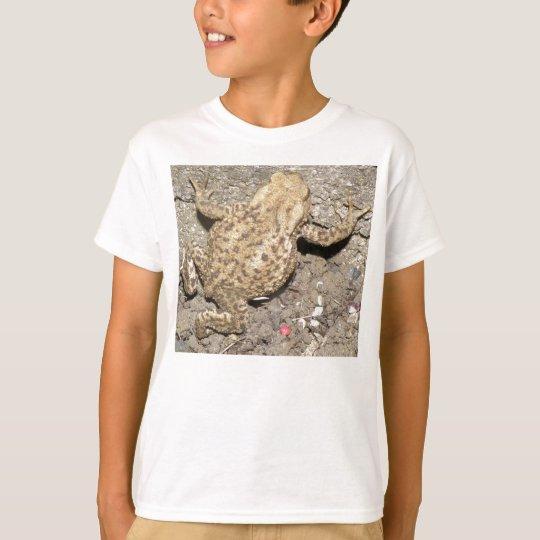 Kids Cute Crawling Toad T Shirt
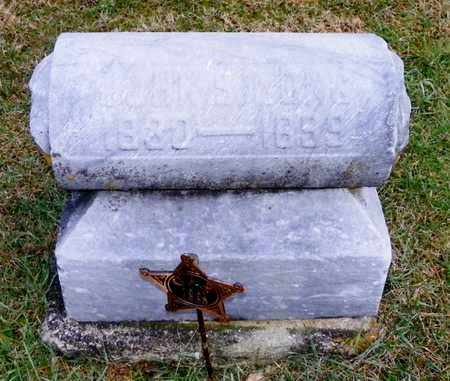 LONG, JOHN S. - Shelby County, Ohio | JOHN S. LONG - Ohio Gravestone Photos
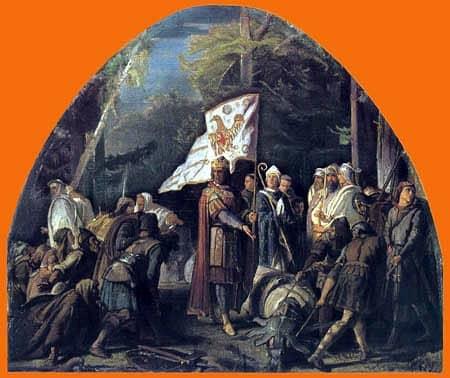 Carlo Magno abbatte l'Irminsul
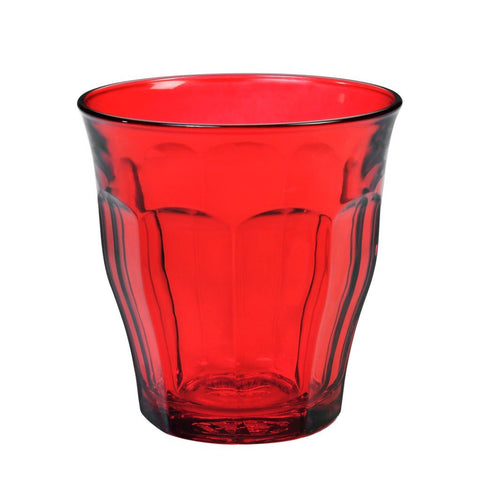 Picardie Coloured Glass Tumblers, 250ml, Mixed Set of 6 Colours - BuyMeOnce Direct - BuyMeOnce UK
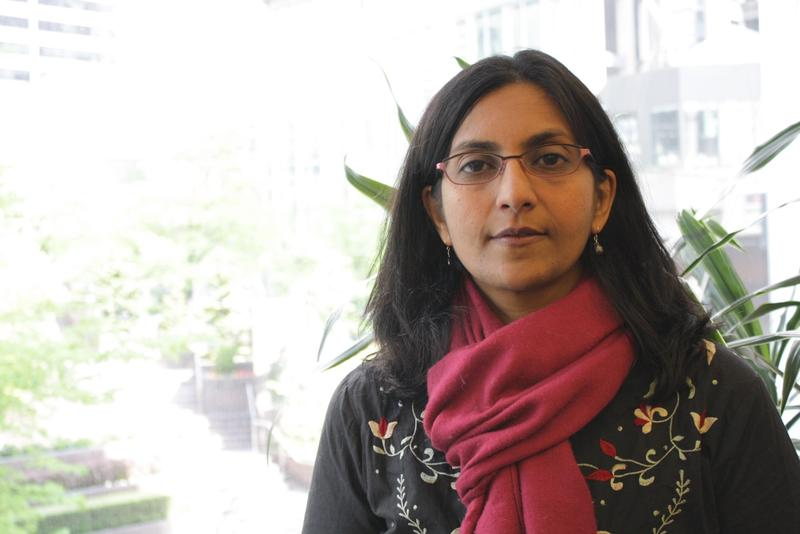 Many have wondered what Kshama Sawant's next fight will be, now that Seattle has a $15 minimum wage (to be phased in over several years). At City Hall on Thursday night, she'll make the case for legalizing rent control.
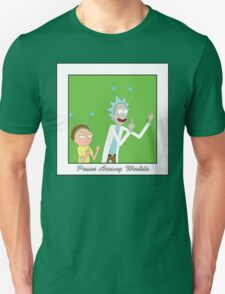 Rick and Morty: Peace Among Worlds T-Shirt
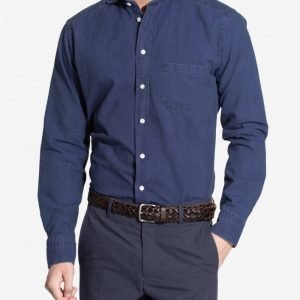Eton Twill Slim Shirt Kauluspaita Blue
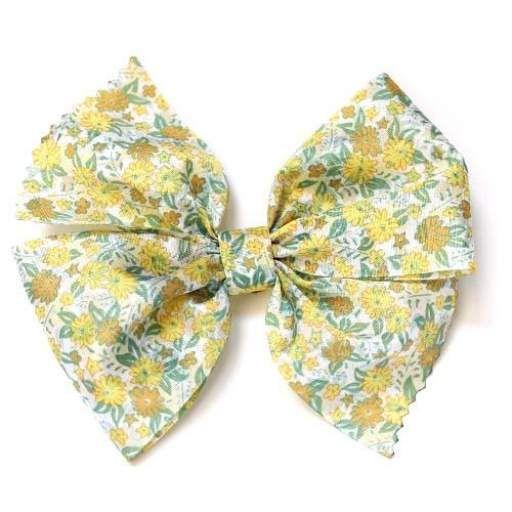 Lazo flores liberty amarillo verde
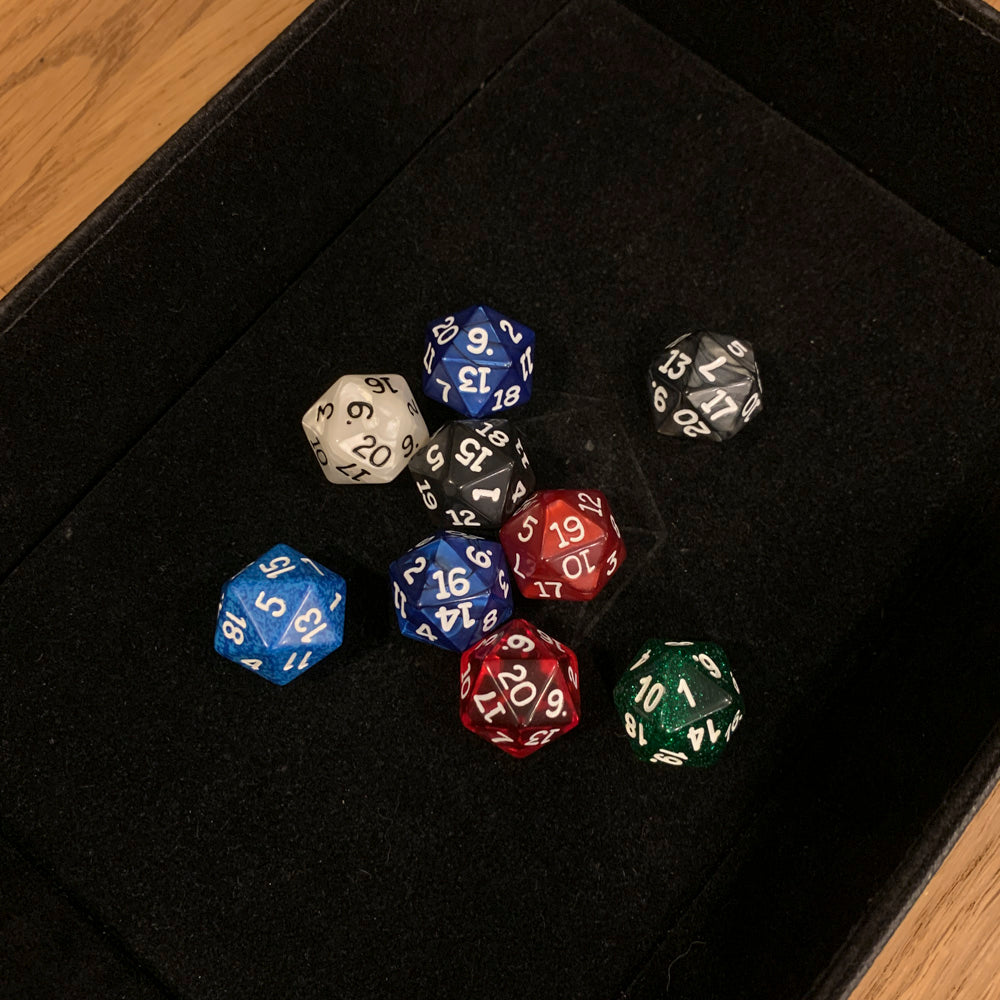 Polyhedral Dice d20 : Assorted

- - - - - - -

▶ Your goal: Output the listing above exactly, excluding all pictures.

▶ Response to the task:
 Kids Cute Crawling Toad T Shirt
 LONG, JOHN S. - Shelby County, Ohio | JOHN S. LONG - Ohio Gravestone Photos
 Carlo Magno abbatte l'Irminsul
 Picardie Coloured Glass Tumblers, 250ml, Mixed Set of 6 Colours - BuyMeOnce Direct - BuyMeOnce UK
 Many have wondered what Kshama Sawant's next fight will be, now that Seattle has a $15 minimum wage (to be phased in over several years). At City Hall on Thursday night, she'll make the case for legalizing rent control.
 Rick and Morty: Peace Among Worlds T-Shirt
Eton Twill Slim Shirt Kauluspaita Blue
 Lazo flores liberty amarillo verde
 Polyhedral Dice d20 : Assorted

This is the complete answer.